To start, enter the app (which you can find on the App Store and Google Play) and make sure you’re logged into your Google account. Then, when you enter the app, you can either search for the AR topic, or you can just search AR. It should bring you the same result: you’ll see the augmented reality options under “Themes” and the title “Reality Check.” Visiting the page will show you all of the options you have. You can look at animals, artifacts, or some classic art — the categories are pretty self-explanatory.
Select whichever you’re most interested in viewing, and from the object’s page tap “View in Augmented Reality.” The app will download the AR model, and you’ll be asked to move your camera around your space. Once you do, either the object will appear in the space, or you’ll be told to place it there. With the AR “museums,” you can place the entire museum on your floor, and then “enter” it to browse the art. Here’s a prehistoric creature looking for all the world like my most reluctant Pokémon.
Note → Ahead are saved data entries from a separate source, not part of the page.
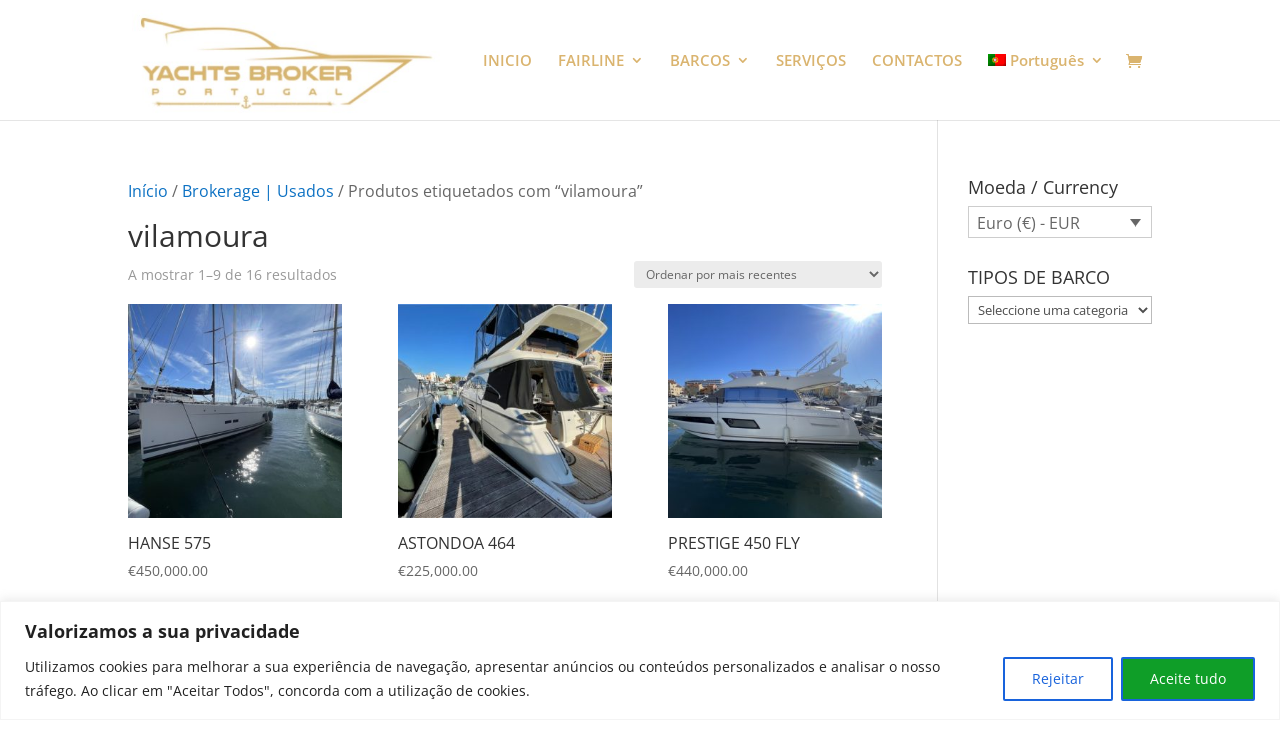

--- FILE ---
content_type: text/css
request_url: https://www.yachtsbrokerportugal.com/wp-content/et-cache/global/et-divi-customizer-global.min.css?ver=1767871489
body_size: -32
content:
#page-container{overflow-x:hidden}.et_pb_section_video_bg video{width:100%!important;height:100%!important;object-fit:cover!important}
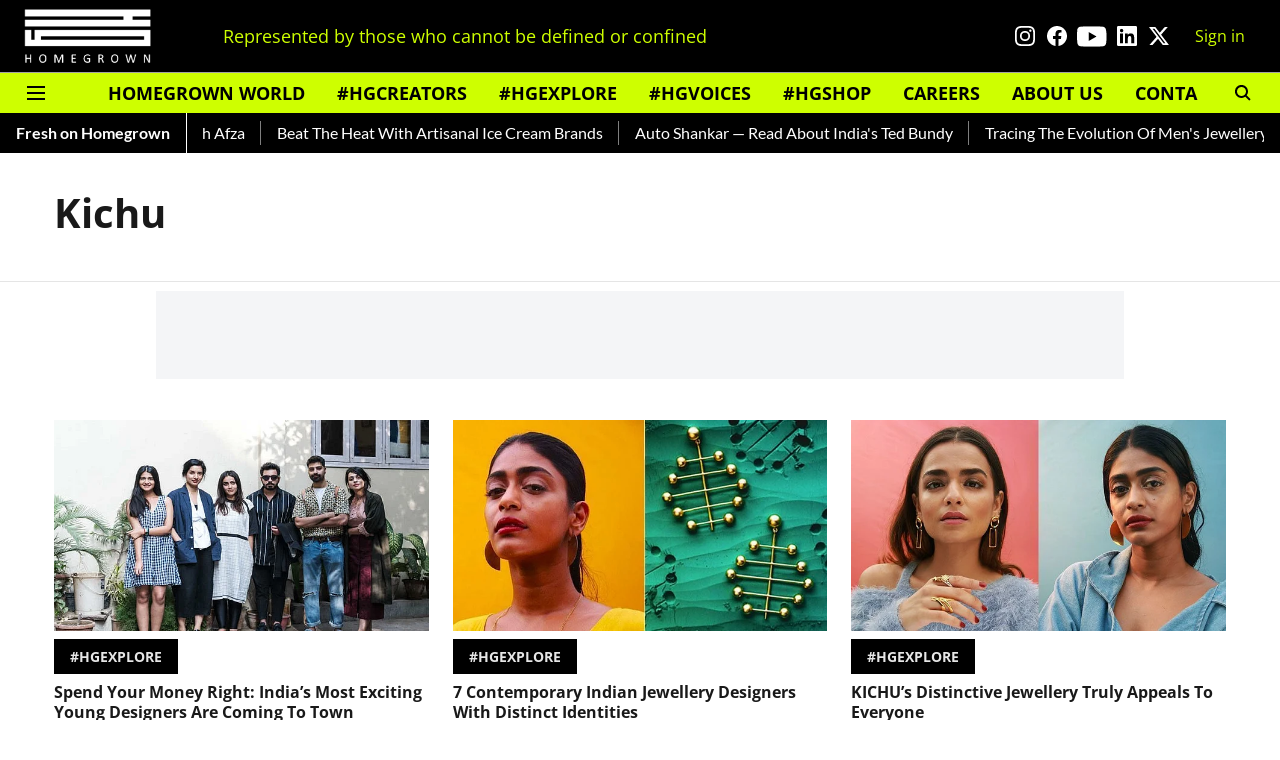

--- FILE ---
content_type: text/html; charset=utf-8
request_url: https://www.google.com/recaptcha/api2/aframe
body_size: 259
content:
<!DOCTYPE HTML><html><head><meta http-equiv="content-type" content="text/html; charset=UTF-8"></head><body><script nonce="hF5L0pBbOfDLTIOxVVo3qw">/** Anti-fraud and anti-abuse applications only. See google.com/recaptcha */ try{var clients={'sodar':'https://pagead2.googlesyndication.com/pagead/sodar?'};window.addEventListener("message",function(a){try{if(a.source===window.parent){var b=JSON.parse(a.data);var c=clients[b['id']];if(c){var d=document.createElement('img');d.src=c+b['params']+'&rc='+(localStorage.getItem("rc::a")?sessionStorage.getItem("rc::b"):"");window.document.body.appendChild(d);sessionStorage.setItem("rc::e",parseInt(sessionStorage.getItem("rc::e")||0)+1);localStorage.setItem("rc::h",'1768976649315');}}}catch(b){}});window.parent.postMessage("_grecaptcha_ready", "*");}catch(b){}</script></body></html>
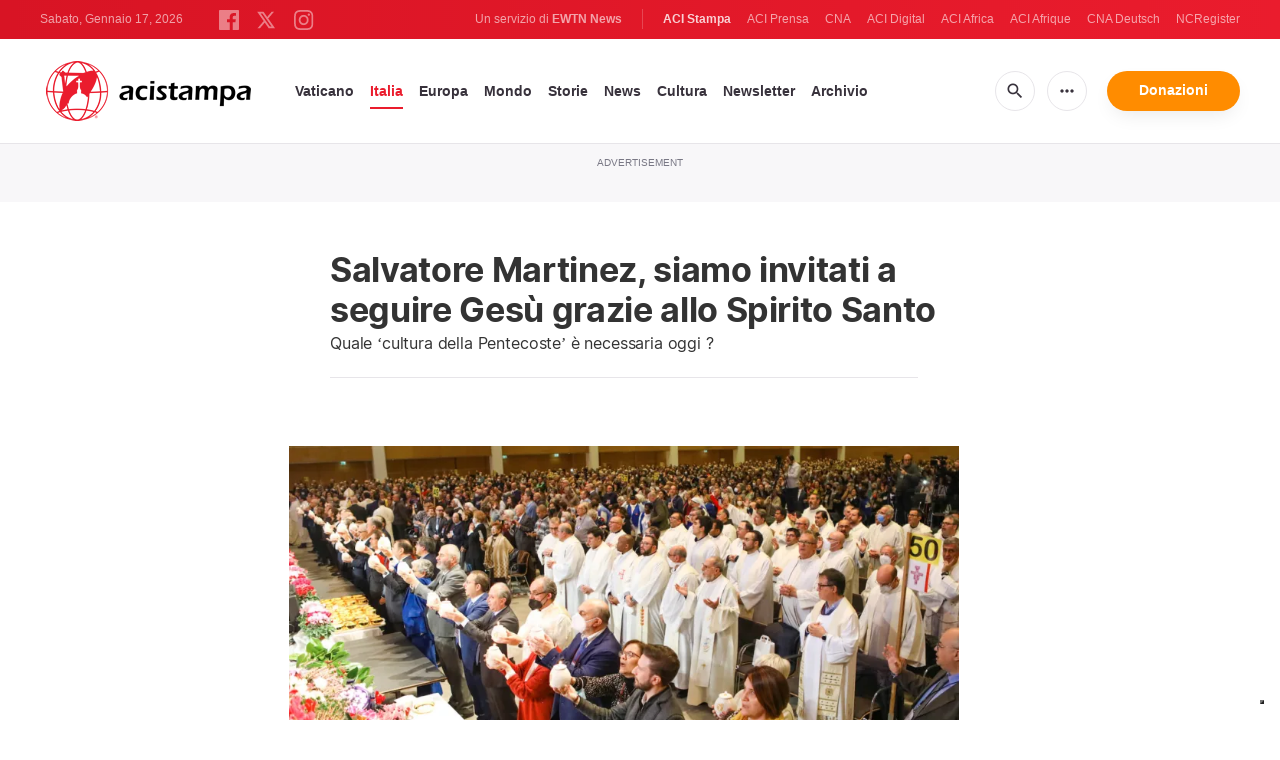

--- FILE ---
content_type: text/html; charset=utf-8
request_url: https://www.google.com/recaptcha/api2/aframe
body_size: 269
content:
<!DOCTYPE HTML><html><head><meta http-equiv="content-type" content="text/html; charset=UTF-8"></head><body><script nonce="AHo517M-AKWAJWzXP-SfIg">/** Anti-fraud and anti-abuse applications only. See google.com/recaptcha */ try{var clients={'sodar':'https://pagead2.googlesyndication.com/pagead/sodar?'};window.addEventListener("message",function(a){try{if(a.source===window.parent){var b=JSON.parse(a.data);var c=clients[b['id']];if(c){var d=document.createElement('img');d.src=c+b['params']+'&rc='+(localStorage.getItem("rc::a")?sessionStorage.getItem("rc::b"):"");window.document.body.appendChild(d);sessionStorage.setItem("rc::e",parseInt(sessionStorage.getItem("rc::e")||0)+1);localStorage.setItem("rc::h",'1768607935680');}}}catch(b){}});window.parent.postMessage("_grecaptcha_ready", "*");}catch(b){}</script></body></html>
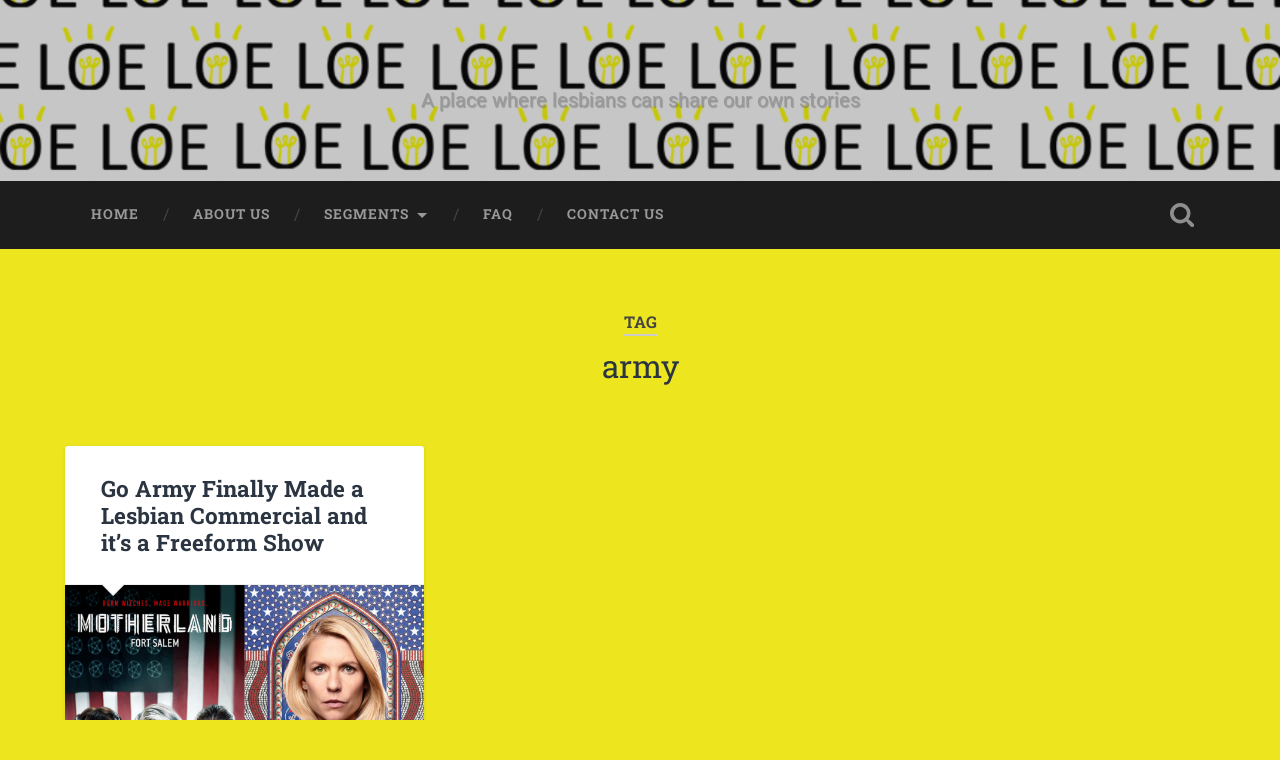

--- FILE ---
content_type: application/javascript; charset=UTF-8
request_url: https://wi.likebtn.com/w/i/?s=%7B%22h%22%3A%22lesbiansovereverything.com%22%2C%22s%22%3A%2256ce3e387d9c0cd711df92bd%22%2C%22i%22%3A%5B%22d4bf3ba63522%22%5D%7D&lb=lb_json
body_size: -296
content:
lb_json({"p":1,"di":0,"e":"","is":[{"ha":"d4bf3ba63522","l":0,"d":1}]})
It’s actually rather startling how well the AR objects can dovetail with the surrounding environment. With the AR art, you can “hang” it anywhere. Here I am getting way closer to the Mona Lisa than I ever would be permitted in real life. Screw interior decorating apps — this is how I intend to plan all my design in the future.
While you’re viewing the AR object, you can take pictures of it interacting with your environment, either for humor or just because it’s pretty cool to see precious Aztec statuary chilling in a suburban home.
And that’s it! That’s everything you need to know to enjoy Google’s AR projects in your own home. Good luck!